_Exercise task 1_:
For each statement about the post on changes to GEDCOM, say whether the text agrees (yes or no) and quote the words of the text that decide it.
(a) The author began earnest work on the GEDCOM standard about 12 years ago.
(b) The author wrote almost all of version 7.0.0 without input from anyone else.
(c) The author holds that some standards have much higher compliance than others.
_Exercise task 2_:
Answer these questions from the post on changes to GEDCOM below.
(a) Under what license is the work published?
(b) What does the author always consult when writing HTML?
(c) What does the author's code handle when parsing JPEGs?
_Exercise task 3_: Carry on the post on changes to GEDCOM from the point where it stops.

_Quoted text_:

How I think about changes to GEDCOM
© 2024-07-18 Luther Tychonievich
This work is licensed under a Creative Commons Attribution-NonCommercial-ShareAlike 4.0 International License
other posts
Reflections from 5 years as an editor of the GEDCOM standard.

It’s been about 12 years since I started working on family history data formats and 5 since I began earnest work on the GEDCOM standard11 I’m just one voice of many in the GEDCOM steering committee – even when I was authoring almost the entire text of version 7.0.0, I was doing so with frequent input from many others. That said, I want to share some of the things I think about in discussing and working on the GEDCOM standard.

No standard has 100% compliance

When I write HTML, I always consult tables of the quirks of different browsers. When I write SQL, I often need to know what back-end RDBMS I’m writing for. When I parse JPEGs, I have code that handles dozens of inconsistent ways metadata is created and consumed. When I write C, I often need to consider the specific compiler that will consume it. When I’m given a markdown document, I routinely have to edit it to match the nuances of my markdown processors.

There may be somewhere a standard that has 100% compliance, but I have not encountered it yet. 100% compliance is not the natural state of standards. That said, some standards have much higher compliance than others, and part of my goal on the GEDCOM steering committee is to steer it in directions that are more likely to achieve high compliance.

Over my years working in standards I have noticed many forces that seem to me to influence adoption rates. These observations form the subjects of the remaining sections of this post.

_Recorded information_:
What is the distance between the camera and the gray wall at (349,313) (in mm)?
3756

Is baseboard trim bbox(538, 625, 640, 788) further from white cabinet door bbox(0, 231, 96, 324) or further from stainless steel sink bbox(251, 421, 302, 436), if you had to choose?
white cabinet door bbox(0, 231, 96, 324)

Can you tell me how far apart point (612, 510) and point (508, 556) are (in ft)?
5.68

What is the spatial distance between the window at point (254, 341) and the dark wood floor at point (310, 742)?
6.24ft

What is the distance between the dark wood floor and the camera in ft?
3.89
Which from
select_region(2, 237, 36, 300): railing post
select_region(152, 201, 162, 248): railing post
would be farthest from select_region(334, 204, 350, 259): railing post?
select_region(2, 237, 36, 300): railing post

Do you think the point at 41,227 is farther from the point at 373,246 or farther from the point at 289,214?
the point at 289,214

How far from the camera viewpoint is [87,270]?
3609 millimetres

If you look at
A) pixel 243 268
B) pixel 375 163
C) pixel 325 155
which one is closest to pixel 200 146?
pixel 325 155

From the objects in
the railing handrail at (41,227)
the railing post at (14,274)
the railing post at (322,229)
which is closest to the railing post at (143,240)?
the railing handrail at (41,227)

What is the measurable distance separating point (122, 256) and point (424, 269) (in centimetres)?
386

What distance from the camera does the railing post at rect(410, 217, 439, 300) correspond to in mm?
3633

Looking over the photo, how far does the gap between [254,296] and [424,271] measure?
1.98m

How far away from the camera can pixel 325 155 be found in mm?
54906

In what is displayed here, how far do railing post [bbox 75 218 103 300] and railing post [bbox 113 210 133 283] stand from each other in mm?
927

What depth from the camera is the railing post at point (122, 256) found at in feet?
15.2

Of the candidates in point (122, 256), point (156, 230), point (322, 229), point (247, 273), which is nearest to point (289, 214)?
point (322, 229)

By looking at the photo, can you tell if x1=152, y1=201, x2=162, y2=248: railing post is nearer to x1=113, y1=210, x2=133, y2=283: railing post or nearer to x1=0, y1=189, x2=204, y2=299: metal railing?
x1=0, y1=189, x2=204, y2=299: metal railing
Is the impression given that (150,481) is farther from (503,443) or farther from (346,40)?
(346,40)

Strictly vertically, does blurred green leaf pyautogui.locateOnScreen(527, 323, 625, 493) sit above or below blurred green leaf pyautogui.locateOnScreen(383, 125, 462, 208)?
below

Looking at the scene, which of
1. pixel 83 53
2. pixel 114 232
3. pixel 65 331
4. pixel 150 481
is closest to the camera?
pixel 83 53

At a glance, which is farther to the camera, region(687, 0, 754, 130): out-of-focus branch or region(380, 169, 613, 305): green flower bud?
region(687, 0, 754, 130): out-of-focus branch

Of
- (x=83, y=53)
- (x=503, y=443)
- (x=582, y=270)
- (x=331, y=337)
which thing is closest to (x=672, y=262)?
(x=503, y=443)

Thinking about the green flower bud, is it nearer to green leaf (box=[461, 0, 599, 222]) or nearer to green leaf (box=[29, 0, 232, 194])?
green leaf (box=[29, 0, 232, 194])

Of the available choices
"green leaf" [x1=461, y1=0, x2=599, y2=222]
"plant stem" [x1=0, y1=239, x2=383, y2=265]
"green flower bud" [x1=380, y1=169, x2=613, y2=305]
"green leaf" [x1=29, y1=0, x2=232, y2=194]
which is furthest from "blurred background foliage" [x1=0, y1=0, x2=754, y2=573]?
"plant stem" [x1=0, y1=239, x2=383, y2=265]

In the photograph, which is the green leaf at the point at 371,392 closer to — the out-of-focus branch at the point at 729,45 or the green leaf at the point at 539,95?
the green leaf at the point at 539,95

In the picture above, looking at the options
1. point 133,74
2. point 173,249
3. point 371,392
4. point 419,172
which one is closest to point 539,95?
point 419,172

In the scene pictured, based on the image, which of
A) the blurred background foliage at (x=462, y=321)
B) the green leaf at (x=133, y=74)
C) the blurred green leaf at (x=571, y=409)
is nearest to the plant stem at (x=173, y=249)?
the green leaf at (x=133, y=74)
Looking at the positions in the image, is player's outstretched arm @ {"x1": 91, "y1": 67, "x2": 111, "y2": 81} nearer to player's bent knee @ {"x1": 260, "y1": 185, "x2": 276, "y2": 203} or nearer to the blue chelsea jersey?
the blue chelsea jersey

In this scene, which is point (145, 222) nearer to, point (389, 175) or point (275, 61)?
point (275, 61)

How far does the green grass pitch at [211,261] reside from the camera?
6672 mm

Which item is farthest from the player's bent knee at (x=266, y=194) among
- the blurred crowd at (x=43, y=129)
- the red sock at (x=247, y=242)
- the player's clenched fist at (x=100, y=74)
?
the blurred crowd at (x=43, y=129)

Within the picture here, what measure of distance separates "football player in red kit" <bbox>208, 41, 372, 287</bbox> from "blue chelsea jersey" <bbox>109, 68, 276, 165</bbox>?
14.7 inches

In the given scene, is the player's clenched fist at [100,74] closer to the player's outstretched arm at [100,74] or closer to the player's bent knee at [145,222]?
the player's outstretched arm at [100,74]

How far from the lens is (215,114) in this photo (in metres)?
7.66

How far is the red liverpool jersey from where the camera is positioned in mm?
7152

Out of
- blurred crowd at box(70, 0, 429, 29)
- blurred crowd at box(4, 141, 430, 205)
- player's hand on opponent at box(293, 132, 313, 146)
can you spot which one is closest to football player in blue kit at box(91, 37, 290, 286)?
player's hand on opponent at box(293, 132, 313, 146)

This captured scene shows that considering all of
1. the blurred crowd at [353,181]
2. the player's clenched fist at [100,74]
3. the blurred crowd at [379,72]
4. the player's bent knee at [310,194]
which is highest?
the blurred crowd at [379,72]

_Exercise result 1_:
(a) No: "5 since I began earnest work on the GEDCOM standard"
(b) No: "I was doing so with frequent input from many others"
(c) Yes: "some standards have much higher compliance than others"

_Exercise result 2_:
(a) A Creative Commons Attribution-NonCommercial-ShareAlike 4.0 International License
(b) Tables of the quirks of different browsers
(c) Dozens of inconsistent ways metadata is created and consumed

_Exercise result 3_:
Expressive vs. Simple

I want my app to have features that other apps do not. I want to store the data created by those features in the files I save, and want to be able to share that data with other apps that do have comparable features. Thus, I want GEDCOM to be very expressive, with support for everything I might care to do.

I want my app to import GEDCOM files created by apps with a very different focus than mine. I don’t want to need a lot of code to handle the GEDCOM they export that I don’t care about. Thus, I want GEDCOM to be very simple, with no need to think about parts my app doesn’t handle.

The easiest way to create simplicity is to allow apps to ignore parts they don’t care about or understand. But not all data can be ignored without invalidating other data. At least three kinds of errors can be created by ignoring data:

In practice, this means that sometimes I argue against new expressiveness, even expressiveness that I personally want to see in GEDCOM, because it is the kind of data that is problematic to omit.

There are other forms of simplicity to be considered, too. It’s simpler to implement a standard if a small number of organizational principles are applied across the standard. It’s simpler to work with a small standard than a large one. Both of these can sometimes be reasons not to implement some new feature, or to implement it in a different way than is originally proposed.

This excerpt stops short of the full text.